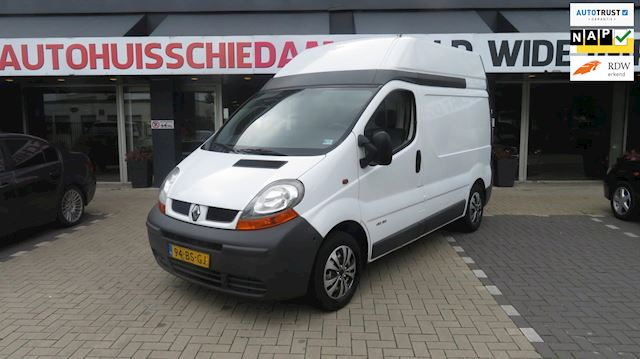 Renault Trafic 1.9 dCi L1 H2 MARGE
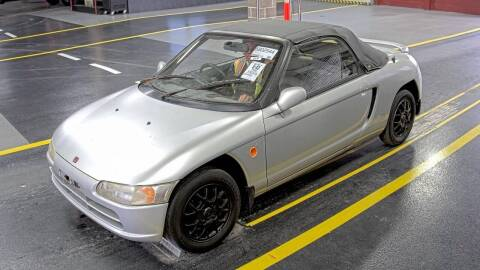 1995 Honda Beat for sale at Great Lakes Classic Cars & Detail Shop in Hilton NY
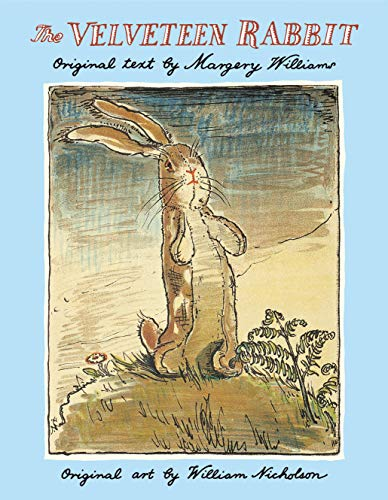 9780385077255: The Velveteen Rabbit: Or How Toys Become Real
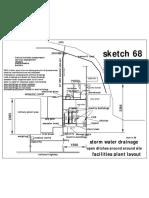 34 1 Facilities Sketches 1 18 SK68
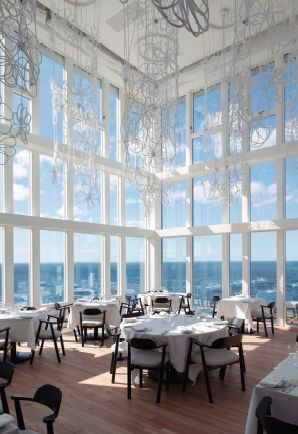 Fogo Island Inn located in the Northeast Coast of Newfoundland amazing view from the dinner! #hotel #northeast #Mixte14 #MixteMagazine #view #dinner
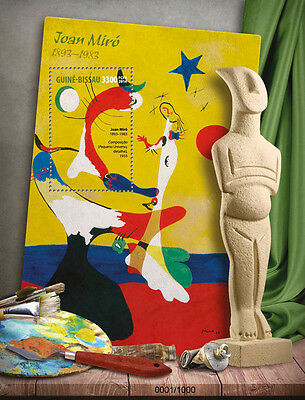 Guinea-Bissau 2016 MNH Joan Miro 1v S/S Composition Universe Paintings Stamps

★ ★ ★ ★ ★ ★ ★

**EXERCISE**
Extract only the lines from the line containing "Fogo Island Inn" through the final line of the records; keep both ends and drop every picture.

**ANSWER BOX**
 Fogo Island Inn located in the Northeast Coast of Newfoundland amazing view from the dinner! #hotel #northeast #Mixte14 #MixteMagazine #view #dinner
 Guinea-Bissau 2016 MNH Joan Miro 1v S/S Composition Universe Paintings Stamps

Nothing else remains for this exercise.